= Beginning of Section =

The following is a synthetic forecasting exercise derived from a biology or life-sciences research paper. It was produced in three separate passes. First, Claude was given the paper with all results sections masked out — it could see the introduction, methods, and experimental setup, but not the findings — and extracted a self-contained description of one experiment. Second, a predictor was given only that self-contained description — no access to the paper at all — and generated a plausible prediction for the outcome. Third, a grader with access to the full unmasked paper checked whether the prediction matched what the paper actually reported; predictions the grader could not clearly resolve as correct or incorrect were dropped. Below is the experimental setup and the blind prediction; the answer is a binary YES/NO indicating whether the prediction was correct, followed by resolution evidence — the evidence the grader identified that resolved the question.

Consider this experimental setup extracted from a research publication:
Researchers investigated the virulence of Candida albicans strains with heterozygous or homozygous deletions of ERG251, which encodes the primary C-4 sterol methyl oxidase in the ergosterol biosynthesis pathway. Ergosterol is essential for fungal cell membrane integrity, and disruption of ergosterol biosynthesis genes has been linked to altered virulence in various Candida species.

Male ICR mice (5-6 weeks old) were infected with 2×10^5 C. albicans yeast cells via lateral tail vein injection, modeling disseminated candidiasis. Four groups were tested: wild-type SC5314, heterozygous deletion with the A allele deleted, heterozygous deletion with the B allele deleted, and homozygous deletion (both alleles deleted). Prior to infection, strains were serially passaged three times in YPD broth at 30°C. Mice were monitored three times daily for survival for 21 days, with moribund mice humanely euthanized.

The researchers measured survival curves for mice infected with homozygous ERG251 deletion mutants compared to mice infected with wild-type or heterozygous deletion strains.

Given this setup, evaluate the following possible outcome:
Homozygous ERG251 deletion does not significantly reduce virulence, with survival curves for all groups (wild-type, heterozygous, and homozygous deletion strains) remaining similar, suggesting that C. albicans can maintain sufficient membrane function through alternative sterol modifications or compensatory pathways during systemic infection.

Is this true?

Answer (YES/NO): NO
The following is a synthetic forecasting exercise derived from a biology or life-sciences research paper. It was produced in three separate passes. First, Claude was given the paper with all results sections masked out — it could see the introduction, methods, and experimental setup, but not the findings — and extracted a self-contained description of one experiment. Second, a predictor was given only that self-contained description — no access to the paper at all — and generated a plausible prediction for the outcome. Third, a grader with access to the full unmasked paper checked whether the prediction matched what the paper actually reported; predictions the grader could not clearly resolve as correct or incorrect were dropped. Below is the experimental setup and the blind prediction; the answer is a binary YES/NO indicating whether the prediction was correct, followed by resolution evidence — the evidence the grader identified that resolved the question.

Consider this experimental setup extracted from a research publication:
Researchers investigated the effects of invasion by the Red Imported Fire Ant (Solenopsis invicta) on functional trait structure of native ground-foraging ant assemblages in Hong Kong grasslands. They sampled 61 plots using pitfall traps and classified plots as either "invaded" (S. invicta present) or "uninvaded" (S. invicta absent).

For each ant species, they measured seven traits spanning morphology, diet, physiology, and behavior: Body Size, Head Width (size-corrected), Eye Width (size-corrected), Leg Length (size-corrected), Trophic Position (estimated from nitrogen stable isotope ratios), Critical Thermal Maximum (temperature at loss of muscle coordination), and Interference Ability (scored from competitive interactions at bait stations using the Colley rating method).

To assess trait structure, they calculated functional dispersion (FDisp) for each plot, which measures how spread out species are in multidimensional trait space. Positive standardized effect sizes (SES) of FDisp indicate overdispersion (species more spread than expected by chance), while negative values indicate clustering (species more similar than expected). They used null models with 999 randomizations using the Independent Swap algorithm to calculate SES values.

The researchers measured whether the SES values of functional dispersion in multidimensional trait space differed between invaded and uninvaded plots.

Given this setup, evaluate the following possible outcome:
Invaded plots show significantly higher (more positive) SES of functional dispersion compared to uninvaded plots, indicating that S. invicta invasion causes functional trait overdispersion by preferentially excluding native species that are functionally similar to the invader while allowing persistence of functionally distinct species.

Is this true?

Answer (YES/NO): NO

= End of Section =
= Beginning of Section =

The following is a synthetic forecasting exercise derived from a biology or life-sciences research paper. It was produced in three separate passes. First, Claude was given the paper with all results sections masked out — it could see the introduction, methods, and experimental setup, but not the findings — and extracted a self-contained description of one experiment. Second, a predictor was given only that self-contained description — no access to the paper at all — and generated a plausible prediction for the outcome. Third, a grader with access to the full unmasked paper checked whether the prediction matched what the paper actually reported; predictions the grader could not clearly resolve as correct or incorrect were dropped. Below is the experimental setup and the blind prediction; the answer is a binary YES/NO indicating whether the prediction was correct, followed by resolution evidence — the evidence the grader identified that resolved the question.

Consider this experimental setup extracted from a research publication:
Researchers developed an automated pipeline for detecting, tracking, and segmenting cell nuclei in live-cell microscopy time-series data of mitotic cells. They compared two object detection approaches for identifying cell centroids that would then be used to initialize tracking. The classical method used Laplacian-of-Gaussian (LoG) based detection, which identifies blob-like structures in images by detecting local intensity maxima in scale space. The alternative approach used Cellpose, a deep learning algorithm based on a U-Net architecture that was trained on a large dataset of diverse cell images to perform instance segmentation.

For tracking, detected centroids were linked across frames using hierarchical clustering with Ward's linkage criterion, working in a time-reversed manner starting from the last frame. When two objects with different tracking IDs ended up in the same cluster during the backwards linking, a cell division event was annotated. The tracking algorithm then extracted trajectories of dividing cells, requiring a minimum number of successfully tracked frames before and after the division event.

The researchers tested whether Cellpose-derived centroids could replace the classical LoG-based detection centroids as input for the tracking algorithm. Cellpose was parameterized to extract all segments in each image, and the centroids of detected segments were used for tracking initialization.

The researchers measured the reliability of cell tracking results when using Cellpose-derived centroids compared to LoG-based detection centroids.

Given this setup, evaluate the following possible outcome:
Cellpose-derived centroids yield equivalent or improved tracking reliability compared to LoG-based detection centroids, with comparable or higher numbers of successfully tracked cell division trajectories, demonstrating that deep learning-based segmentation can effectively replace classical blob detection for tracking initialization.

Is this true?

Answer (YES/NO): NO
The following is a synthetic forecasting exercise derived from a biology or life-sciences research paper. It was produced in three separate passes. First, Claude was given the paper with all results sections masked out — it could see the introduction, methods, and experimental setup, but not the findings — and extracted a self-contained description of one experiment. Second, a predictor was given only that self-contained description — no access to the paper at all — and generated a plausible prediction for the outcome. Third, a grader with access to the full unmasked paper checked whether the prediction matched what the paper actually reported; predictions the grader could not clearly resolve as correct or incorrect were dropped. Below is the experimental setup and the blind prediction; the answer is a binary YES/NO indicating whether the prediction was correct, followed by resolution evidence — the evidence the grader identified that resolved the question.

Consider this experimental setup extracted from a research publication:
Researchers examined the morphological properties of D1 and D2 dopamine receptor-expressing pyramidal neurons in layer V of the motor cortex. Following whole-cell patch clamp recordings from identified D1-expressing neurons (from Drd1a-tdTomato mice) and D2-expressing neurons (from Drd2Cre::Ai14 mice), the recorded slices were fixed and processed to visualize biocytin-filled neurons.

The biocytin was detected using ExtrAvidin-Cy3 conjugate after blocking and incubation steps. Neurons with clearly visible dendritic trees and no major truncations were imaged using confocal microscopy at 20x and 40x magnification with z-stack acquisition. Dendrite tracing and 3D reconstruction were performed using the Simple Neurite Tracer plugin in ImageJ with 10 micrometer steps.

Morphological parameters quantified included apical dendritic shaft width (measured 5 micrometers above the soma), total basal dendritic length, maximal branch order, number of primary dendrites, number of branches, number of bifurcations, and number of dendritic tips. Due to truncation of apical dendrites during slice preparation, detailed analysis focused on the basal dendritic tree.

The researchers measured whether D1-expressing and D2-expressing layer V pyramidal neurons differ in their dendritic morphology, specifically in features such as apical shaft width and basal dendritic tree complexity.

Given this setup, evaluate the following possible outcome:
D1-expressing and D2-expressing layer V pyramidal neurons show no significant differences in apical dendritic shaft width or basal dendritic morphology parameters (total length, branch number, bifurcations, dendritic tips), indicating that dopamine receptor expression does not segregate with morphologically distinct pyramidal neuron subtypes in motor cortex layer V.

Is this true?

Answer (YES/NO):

= End of Section =
= Beginning of Section =

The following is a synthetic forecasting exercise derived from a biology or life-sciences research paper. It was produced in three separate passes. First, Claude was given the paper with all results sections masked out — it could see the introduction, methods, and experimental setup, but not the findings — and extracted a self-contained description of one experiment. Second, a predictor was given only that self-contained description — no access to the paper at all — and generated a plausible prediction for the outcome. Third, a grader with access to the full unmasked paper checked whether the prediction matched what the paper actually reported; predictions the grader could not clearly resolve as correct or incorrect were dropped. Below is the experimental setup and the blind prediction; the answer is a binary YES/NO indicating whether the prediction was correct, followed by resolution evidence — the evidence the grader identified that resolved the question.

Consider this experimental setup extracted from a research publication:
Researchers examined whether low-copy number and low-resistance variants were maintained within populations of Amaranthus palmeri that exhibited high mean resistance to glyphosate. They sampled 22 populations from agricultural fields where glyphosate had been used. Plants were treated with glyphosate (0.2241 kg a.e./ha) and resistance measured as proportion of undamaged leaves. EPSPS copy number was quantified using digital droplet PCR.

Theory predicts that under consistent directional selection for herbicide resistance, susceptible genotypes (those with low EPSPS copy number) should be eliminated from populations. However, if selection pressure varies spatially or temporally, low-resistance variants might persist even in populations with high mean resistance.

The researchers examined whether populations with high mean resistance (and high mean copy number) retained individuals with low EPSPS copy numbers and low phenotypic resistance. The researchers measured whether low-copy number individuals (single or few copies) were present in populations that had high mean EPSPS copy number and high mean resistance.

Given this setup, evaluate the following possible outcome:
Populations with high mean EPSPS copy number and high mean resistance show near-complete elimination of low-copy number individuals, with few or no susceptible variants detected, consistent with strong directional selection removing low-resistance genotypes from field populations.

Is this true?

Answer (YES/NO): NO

= End of Section =

*Assignment:*
In the records above, find each line with the word "replace" and copy it out.

*Solution to the problem:*
The researchers tested whether Cellpose-derived centroids could replace the classical LoG-based detection centroids as input for the tracking algorithm. Cellpose was parameterized to extract all segments in each image, and the centroids of detected segments were used for tracking initialization.
Cellpose-derived centroids yield equivalent or improved tracking reliability compared to LoG-based detection centroids, with comparable or higher numbers of successfully tracked cell division trajectories, demonstrating that deep learning-based segmentation can effectively replace classical blob detection for tracking initialization.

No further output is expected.